Locate the line that contains "Comparing the three", then copy it and all later lines of the data below exactly, through the last one.

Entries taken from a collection
>>
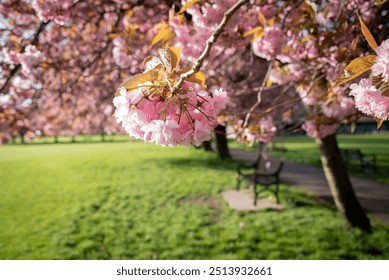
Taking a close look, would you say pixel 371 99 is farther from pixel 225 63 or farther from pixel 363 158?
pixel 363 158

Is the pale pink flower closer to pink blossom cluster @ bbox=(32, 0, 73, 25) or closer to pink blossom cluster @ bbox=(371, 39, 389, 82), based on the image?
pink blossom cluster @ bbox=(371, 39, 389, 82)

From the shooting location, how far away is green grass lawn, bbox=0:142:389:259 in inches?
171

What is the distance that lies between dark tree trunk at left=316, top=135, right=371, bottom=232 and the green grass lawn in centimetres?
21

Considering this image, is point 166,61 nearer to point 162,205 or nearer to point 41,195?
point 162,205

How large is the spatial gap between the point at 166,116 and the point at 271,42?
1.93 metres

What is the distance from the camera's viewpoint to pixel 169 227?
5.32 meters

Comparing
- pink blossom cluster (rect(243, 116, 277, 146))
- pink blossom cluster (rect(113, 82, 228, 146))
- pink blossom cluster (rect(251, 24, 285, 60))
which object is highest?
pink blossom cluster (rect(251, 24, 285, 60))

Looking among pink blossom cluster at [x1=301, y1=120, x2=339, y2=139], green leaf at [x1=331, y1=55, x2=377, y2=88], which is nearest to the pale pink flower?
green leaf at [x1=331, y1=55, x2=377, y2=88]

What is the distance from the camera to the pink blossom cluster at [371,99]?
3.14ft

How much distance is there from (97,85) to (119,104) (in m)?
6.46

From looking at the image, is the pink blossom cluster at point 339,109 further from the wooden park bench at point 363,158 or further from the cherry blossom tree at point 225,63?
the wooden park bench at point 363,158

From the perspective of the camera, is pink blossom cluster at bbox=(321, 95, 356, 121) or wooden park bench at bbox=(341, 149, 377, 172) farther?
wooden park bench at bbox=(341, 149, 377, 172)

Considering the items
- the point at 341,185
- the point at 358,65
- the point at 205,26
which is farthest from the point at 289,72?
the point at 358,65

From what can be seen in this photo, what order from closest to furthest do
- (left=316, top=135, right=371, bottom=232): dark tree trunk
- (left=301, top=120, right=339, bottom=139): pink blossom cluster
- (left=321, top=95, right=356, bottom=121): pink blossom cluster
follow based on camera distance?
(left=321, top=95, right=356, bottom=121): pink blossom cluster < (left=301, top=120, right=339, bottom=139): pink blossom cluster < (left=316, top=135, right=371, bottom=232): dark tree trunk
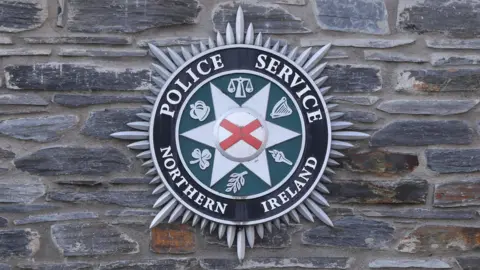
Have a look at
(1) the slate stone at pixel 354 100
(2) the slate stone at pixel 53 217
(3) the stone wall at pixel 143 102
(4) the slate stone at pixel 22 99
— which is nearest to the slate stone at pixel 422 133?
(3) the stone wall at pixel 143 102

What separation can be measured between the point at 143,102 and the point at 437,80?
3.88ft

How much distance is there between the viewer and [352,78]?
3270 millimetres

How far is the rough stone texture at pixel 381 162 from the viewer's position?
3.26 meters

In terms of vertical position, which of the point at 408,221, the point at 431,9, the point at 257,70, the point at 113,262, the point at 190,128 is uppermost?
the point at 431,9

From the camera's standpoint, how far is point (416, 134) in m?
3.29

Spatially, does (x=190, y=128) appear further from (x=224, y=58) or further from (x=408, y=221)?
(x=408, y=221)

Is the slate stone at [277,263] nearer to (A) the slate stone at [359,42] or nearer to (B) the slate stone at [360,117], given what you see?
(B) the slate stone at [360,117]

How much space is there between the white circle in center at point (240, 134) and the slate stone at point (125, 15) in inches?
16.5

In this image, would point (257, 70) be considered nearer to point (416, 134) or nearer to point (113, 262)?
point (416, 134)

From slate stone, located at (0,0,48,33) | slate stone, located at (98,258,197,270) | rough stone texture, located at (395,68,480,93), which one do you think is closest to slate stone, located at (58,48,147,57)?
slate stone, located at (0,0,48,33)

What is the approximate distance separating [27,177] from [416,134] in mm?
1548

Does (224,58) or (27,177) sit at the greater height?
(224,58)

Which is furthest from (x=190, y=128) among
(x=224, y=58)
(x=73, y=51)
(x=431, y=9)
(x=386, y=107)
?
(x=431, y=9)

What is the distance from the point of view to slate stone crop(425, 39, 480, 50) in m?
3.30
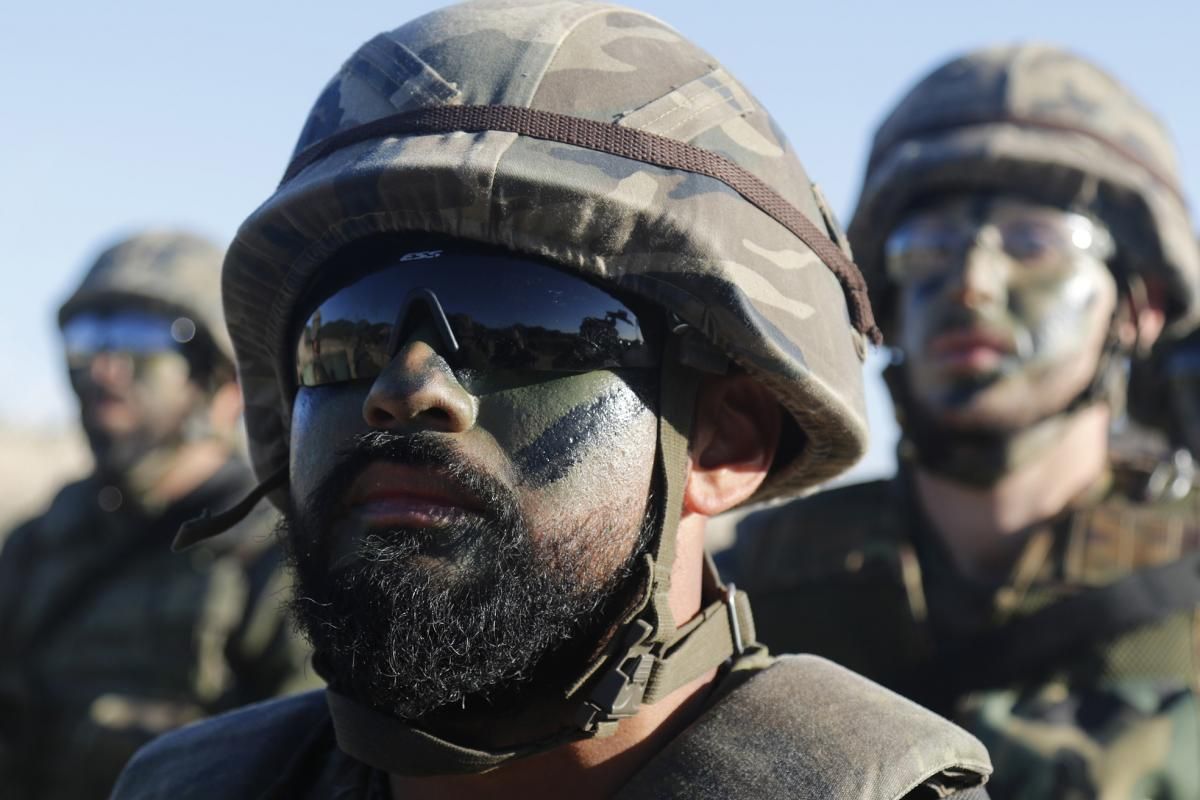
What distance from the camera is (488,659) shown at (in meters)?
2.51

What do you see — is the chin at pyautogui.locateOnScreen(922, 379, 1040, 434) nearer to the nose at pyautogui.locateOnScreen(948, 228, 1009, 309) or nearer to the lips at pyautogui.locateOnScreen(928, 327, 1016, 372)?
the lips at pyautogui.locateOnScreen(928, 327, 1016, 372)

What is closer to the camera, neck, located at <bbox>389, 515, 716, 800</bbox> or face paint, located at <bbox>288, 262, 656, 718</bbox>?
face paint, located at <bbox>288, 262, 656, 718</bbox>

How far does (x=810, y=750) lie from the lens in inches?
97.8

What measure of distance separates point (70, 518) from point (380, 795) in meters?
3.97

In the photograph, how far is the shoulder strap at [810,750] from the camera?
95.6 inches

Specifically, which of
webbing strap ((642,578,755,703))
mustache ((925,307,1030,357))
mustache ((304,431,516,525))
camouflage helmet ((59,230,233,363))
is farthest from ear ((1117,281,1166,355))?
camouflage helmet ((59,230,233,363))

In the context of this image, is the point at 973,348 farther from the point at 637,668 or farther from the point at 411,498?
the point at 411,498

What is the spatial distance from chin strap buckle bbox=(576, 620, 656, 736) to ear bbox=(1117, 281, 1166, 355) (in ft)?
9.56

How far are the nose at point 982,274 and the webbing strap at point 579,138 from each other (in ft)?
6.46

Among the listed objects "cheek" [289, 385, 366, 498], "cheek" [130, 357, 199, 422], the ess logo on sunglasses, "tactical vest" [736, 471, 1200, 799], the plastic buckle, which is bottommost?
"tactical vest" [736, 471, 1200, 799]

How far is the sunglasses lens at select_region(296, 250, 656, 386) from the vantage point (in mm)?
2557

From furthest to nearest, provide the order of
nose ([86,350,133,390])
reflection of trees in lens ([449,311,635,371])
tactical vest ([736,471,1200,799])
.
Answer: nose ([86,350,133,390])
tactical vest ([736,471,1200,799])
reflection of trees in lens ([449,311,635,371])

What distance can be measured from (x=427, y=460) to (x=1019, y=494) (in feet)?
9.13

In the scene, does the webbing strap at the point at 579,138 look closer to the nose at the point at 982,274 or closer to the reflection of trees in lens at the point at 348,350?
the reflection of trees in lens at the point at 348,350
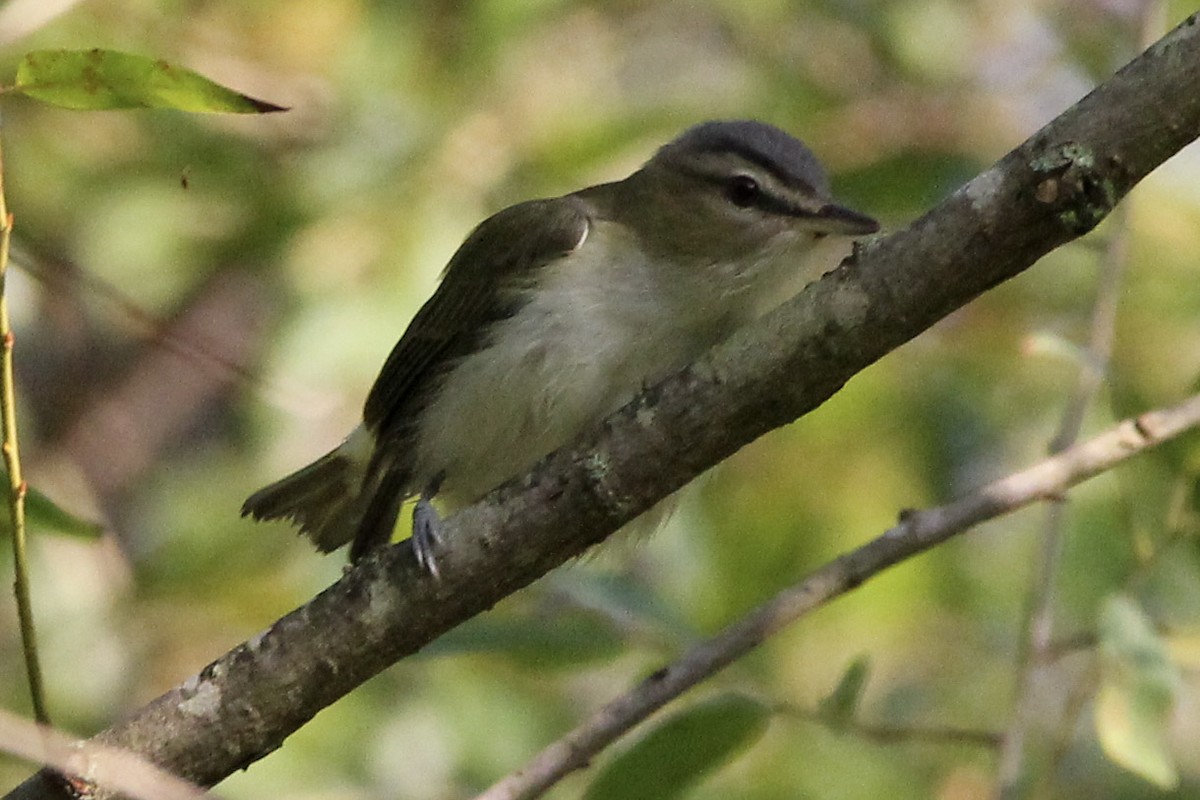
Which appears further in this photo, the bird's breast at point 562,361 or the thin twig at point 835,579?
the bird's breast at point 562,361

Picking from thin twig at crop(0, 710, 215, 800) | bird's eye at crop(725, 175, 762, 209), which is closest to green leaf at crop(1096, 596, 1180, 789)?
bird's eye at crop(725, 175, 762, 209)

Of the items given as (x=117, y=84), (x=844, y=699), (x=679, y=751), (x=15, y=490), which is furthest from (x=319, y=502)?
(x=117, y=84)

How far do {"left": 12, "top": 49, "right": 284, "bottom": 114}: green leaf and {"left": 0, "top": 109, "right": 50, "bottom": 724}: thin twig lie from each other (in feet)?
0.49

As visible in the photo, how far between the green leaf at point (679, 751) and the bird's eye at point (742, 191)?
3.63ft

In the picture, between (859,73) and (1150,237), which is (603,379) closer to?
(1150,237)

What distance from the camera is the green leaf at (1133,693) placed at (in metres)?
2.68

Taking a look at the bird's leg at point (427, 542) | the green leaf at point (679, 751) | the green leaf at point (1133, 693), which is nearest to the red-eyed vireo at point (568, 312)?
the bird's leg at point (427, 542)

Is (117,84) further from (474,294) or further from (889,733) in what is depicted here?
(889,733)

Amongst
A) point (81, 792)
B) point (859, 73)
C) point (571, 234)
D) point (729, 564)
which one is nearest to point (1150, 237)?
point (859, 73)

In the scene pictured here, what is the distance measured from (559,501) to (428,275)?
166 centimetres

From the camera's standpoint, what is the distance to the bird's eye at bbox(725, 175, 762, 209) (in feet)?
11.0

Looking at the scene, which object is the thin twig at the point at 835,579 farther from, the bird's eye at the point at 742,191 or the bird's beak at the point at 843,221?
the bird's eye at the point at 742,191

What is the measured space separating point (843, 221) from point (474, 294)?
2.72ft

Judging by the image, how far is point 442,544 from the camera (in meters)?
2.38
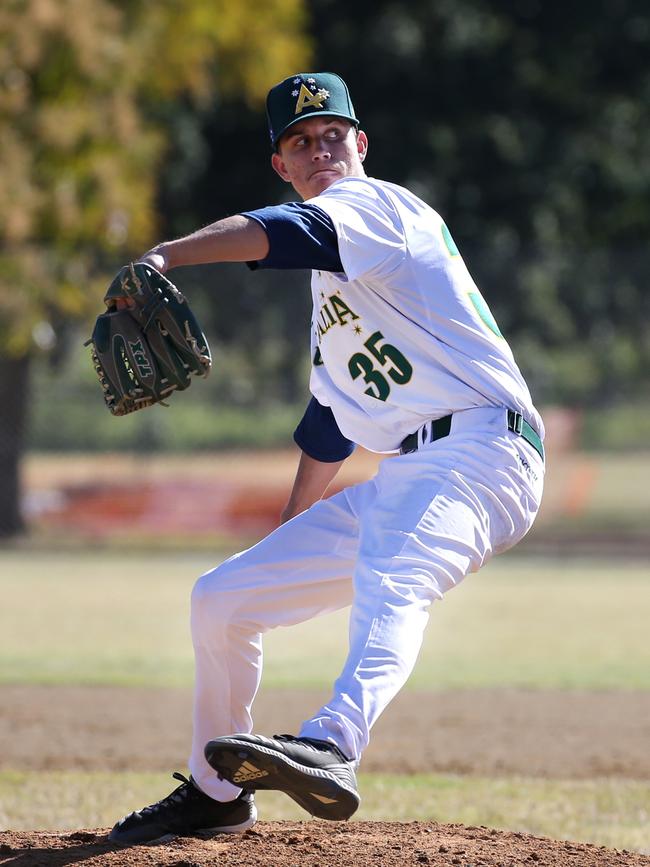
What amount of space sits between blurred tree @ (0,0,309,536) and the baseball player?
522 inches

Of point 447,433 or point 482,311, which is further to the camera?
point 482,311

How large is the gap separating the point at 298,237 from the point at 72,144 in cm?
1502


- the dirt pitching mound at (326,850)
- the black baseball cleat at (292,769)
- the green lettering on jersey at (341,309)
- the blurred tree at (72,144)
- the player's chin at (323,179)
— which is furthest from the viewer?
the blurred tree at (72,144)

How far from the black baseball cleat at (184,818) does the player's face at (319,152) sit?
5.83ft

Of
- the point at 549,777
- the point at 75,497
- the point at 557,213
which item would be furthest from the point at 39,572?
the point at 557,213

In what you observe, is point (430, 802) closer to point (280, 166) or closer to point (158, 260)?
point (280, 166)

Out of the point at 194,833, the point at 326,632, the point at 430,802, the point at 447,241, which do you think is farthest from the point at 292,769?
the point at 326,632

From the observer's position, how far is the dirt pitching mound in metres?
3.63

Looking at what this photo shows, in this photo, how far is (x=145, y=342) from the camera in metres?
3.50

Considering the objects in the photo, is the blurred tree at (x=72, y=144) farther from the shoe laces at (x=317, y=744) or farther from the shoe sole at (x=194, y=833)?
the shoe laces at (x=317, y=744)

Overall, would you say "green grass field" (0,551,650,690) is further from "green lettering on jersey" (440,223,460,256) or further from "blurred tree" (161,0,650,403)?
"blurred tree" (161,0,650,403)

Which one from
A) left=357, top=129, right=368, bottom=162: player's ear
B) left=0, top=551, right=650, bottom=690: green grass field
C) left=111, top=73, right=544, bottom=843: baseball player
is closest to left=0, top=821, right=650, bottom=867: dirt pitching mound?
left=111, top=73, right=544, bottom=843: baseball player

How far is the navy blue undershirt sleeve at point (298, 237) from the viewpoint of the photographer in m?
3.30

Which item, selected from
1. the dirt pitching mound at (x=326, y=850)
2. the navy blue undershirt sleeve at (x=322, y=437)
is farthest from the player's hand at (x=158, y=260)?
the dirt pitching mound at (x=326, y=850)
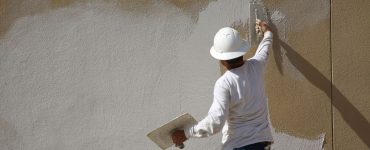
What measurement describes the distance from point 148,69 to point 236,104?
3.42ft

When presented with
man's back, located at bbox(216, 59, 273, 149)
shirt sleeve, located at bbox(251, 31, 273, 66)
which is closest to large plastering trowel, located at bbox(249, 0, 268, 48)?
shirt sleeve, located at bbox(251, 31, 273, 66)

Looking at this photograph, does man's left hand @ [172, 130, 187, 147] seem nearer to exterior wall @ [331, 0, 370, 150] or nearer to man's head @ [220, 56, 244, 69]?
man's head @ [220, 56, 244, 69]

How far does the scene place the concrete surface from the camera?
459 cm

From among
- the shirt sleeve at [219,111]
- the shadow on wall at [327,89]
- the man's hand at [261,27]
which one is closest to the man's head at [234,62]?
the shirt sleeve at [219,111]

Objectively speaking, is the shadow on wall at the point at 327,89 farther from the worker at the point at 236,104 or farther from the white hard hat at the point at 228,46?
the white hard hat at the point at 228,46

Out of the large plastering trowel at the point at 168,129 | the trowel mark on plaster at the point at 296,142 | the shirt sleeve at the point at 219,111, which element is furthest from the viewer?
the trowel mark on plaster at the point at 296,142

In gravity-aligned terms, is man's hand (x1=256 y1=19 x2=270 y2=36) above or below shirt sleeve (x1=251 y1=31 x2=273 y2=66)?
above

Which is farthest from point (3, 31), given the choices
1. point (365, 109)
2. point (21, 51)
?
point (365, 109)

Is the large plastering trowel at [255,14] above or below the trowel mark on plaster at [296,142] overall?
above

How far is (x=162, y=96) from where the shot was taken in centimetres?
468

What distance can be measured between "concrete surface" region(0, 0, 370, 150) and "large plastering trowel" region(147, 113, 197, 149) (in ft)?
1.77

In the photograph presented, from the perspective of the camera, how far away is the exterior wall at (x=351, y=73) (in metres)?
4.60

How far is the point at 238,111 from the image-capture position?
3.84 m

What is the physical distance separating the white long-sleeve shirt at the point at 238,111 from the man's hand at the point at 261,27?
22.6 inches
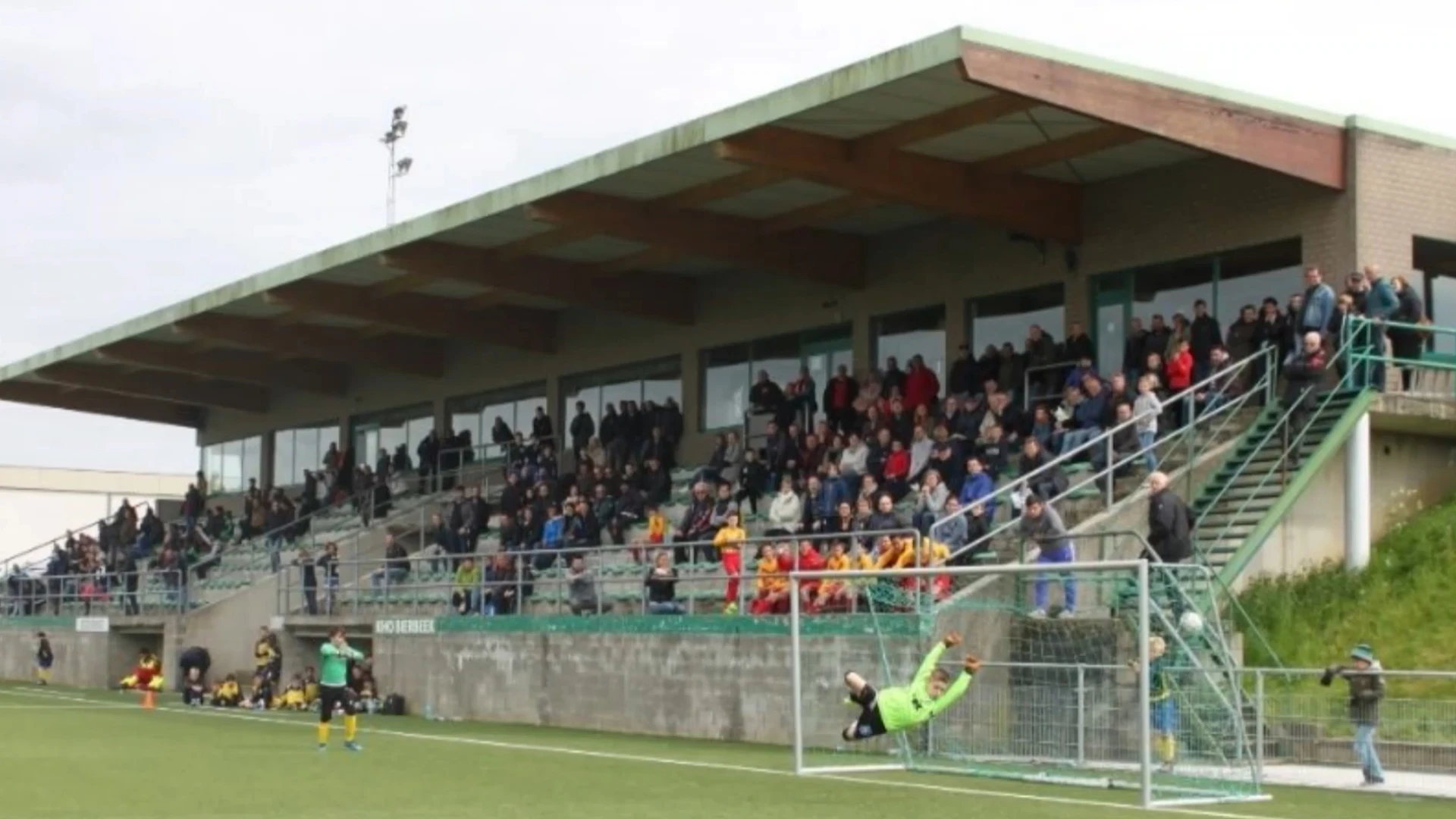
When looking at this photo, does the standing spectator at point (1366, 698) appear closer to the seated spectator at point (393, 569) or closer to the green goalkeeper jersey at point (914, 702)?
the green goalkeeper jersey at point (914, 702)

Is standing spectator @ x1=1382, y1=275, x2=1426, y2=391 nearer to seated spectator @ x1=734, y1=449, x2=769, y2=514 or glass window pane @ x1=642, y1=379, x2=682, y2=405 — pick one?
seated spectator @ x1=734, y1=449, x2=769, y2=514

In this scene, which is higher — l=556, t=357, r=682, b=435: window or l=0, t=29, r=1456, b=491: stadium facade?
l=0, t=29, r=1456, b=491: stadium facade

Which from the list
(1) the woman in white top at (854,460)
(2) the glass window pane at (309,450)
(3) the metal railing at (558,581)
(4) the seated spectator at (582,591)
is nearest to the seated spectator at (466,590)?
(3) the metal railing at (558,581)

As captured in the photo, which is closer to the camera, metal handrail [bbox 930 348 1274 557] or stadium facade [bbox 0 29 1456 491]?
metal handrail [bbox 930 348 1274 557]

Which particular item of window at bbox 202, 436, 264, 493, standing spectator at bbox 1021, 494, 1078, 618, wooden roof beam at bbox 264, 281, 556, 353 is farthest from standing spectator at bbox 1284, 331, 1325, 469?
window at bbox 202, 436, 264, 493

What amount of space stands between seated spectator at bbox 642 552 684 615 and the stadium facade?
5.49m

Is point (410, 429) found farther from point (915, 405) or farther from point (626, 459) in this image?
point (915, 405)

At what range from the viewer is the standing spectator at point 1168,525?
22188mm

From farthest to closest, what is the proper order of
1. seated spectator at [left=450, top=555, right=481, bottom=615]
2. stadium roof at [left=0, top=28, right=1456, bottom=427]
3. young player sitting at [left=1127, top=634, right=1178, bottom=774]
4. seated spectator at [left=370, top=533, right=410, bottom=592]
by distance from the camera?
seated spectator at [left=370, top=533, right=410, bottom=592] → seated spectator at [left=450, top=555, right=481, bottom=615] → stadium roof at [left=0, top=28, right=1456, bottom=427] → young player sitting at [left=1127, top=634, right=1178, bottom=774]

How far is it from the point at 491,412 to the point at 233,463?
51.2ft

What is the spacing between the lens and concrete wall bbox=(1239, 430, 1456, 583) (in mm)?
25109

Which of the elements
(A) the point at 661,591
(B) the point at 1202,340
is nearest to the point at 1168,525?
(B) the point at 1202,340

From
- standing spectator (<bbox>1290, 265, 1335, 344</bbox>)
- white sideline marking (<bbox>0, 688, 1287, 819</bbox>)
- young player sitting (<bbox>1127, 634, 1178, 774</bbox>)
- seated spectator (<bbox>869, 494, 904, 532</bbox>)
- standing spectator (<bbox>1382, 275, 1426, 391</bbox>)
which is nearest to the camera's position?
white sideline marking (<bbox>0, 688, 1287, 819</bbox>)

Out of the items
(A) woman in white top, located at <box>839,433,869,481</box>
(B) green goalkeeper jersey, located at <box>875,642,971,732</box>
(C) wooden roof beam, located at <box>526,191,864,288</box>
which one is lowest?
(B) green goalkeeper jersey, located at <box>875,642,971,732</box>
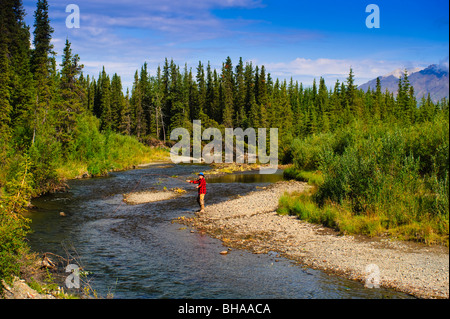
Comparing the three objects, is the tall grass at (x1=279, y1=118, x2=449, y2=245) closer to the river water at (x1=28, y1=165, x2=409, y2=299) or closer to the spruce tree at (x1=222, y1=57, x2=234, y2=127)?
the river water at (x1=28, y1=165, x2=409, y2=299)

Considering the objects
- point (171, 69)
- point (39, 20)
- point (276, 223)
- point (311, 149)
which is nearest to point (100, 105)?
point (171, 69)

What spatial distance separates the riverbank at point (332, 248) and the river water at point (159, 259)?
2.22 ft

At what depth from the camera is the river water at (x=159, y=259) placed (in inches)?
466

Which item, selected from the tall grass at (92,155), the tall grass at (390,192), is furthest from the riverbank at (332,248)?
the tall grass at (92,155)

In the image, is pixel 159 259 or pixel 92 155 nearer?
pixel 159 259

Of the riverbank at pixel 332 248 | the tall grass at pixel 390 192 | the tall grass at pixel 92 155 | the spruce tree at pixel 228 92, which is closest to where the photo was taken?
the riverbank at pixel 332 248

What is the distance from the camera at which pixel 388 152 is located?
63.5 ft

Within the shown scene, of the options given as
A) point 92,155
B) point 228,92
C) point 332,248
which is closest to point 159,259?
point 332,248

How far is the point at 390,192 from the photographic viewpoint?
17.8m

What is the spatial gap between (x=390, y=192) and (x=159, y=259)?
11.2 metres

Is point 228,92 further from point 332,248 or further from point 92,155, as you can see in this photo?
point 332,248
<<
Complete output:
Comparing the three objects, is the tall grass at (x1=279, y1=118, x2=449, y2=245) closer to the river water at (x1=28, y1=165, x2=409, y2=299) or closer to the spruce tree at (x1=222, y1=57, x2=234, y2=127)?
the river water at (x1=28, y1=165, x2=409, y2=299)

Considering the objects
- point (171, 69)
- point (39, 20)
- point (276, 223)
- point (311, 149)
which is nearest to point (100, 105)?
point (171, 69)

What spatial distance separates the riverbank at point (332, 248) and the river water at point (159, 259)?
2.22 ft

At what depth from the camera is the river water at (x=159, y=259) placed (in inches)?
466

Which item, selected from the tall grass at (92,155), the tall grass at (390,192), is furthest from the riverbank at (332,248)?
the tall grass at (92,155)

In the image, is pixel 159 259 or pixel 92 155 nearer?
pixel 159 259

Of the riverbank at pixel 332 248 | the tall grass at pixel 390 192 | the tall grass at pixel 92 155 | the spruce tree at pixel 228 92, which is closest to where the photo was taken?
the riverbank at pixel 332 248

What is the distance from the camera at which pixel 388 152 is located?
63.5 ft

Within the shown scene, of the options given as
A) point 92,155
B) point 228,92
C) point 332,248
which is closest to point 159,259?
point 332,248

How far is the point at 390,192 from the photographic viewpoint?
17.8m

What is the spatial gap between (x=390, y=192) and (x=159, y=259)?
11.2 metres

Is point 228,92 further from point 332,248 or further from point 92,155, as you can see in this photo?
point 332,248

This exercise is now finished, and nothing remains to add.